Source material:
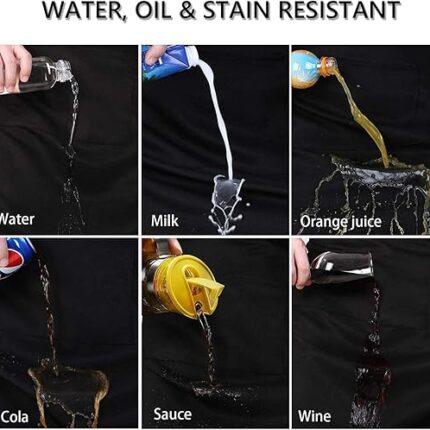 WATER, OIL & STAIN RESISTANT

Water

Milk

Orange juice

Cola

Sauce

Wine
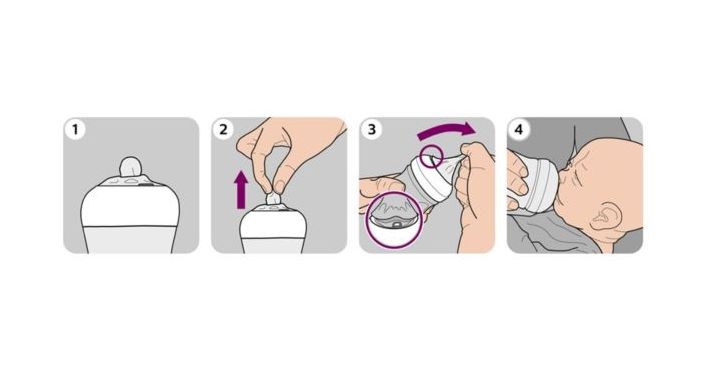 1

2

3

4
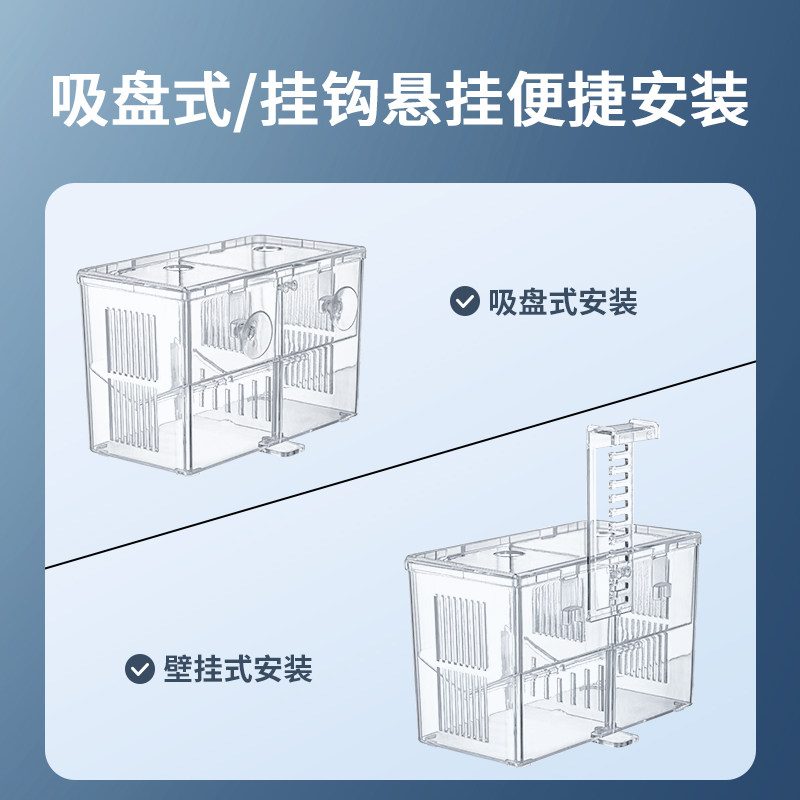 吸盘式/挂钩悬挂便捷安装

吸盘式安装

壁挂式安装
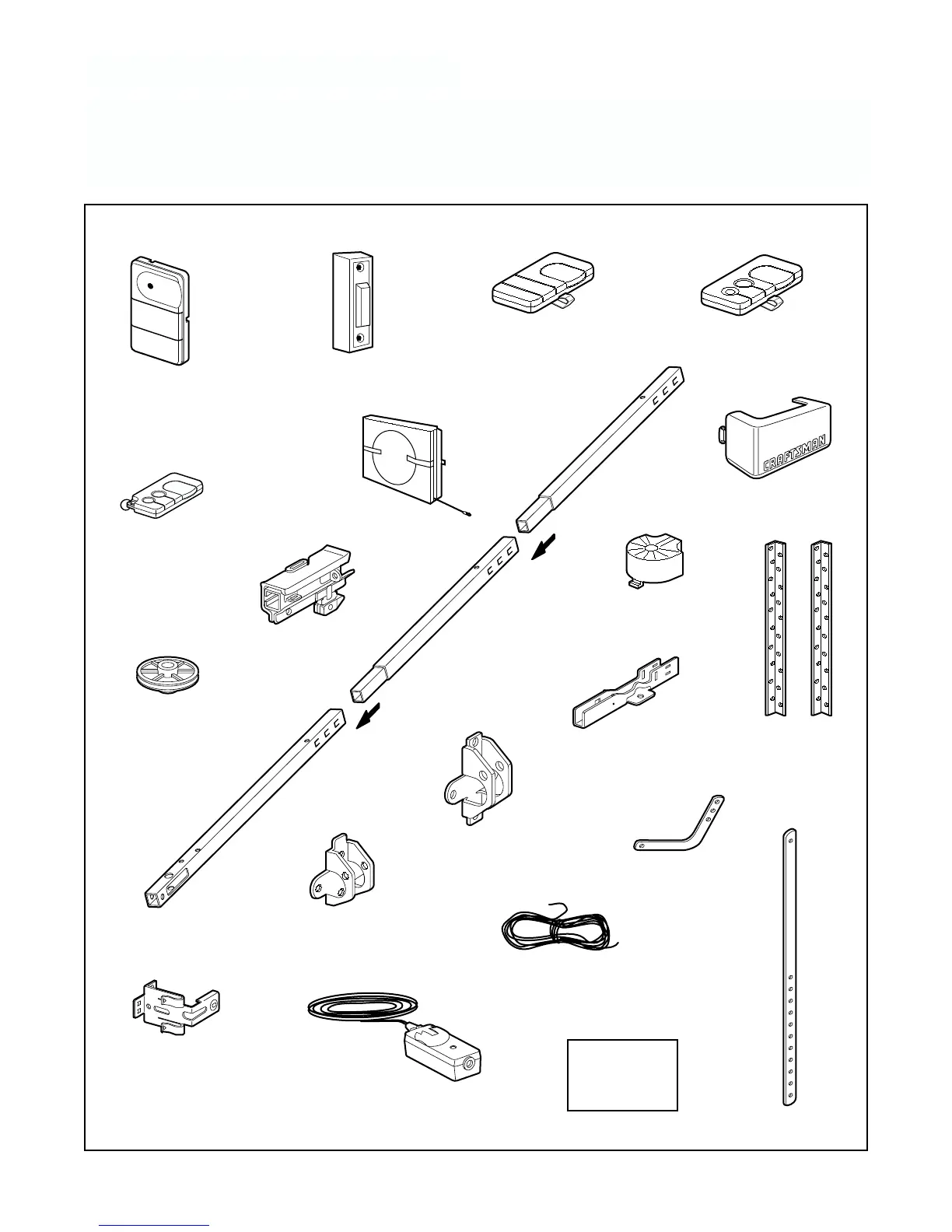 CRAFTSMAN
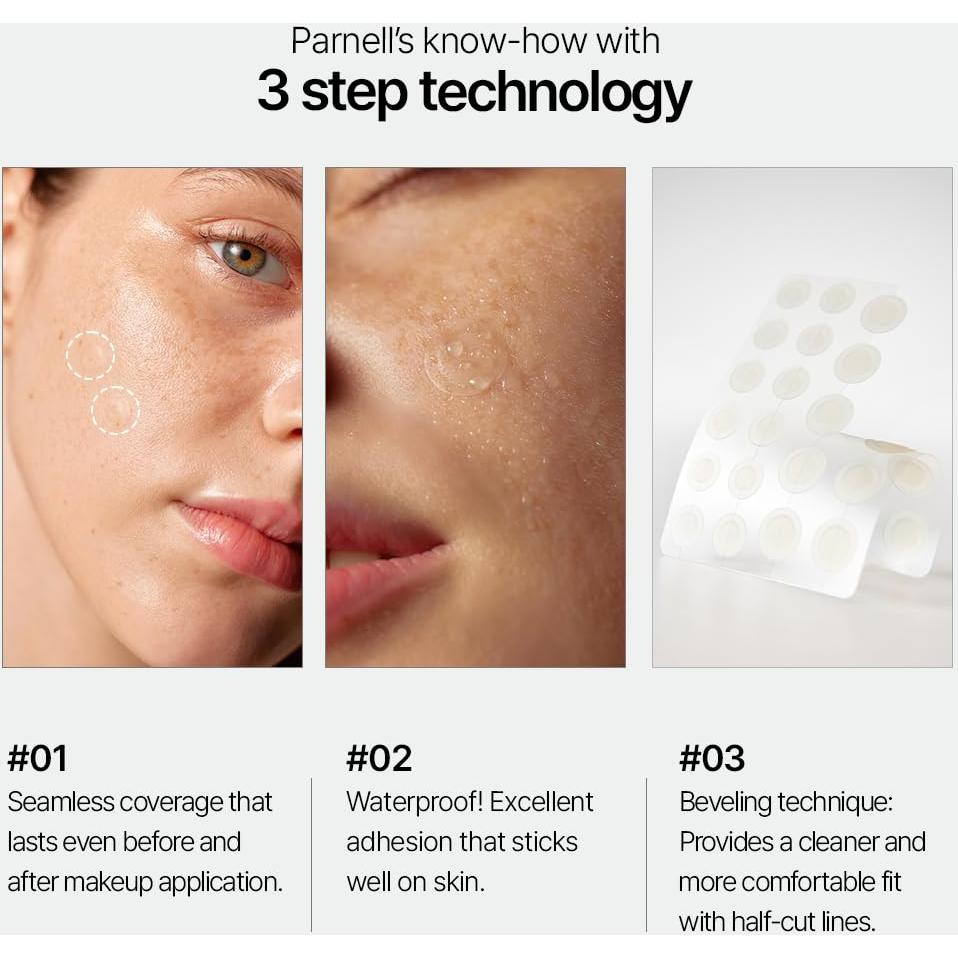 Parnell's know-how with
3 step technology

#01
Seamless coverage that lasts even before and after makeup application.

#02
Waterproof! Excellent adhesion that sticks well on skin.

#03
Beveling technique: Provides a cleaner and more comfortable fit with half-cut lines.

Exercise aim: Every line from the one containing "3 step technology" to the end of the entries must be set down exactly, with none omitted and none added.

Output for this exercise:
3 step technology

#01
Seamless coverage that lasts even before and after makeup application.

#02
Waterproof! Excellent adhesion that sticks well on skin.

#03
Beveling technique: Provides a cleaner and more comfortable fit with half-cut lines.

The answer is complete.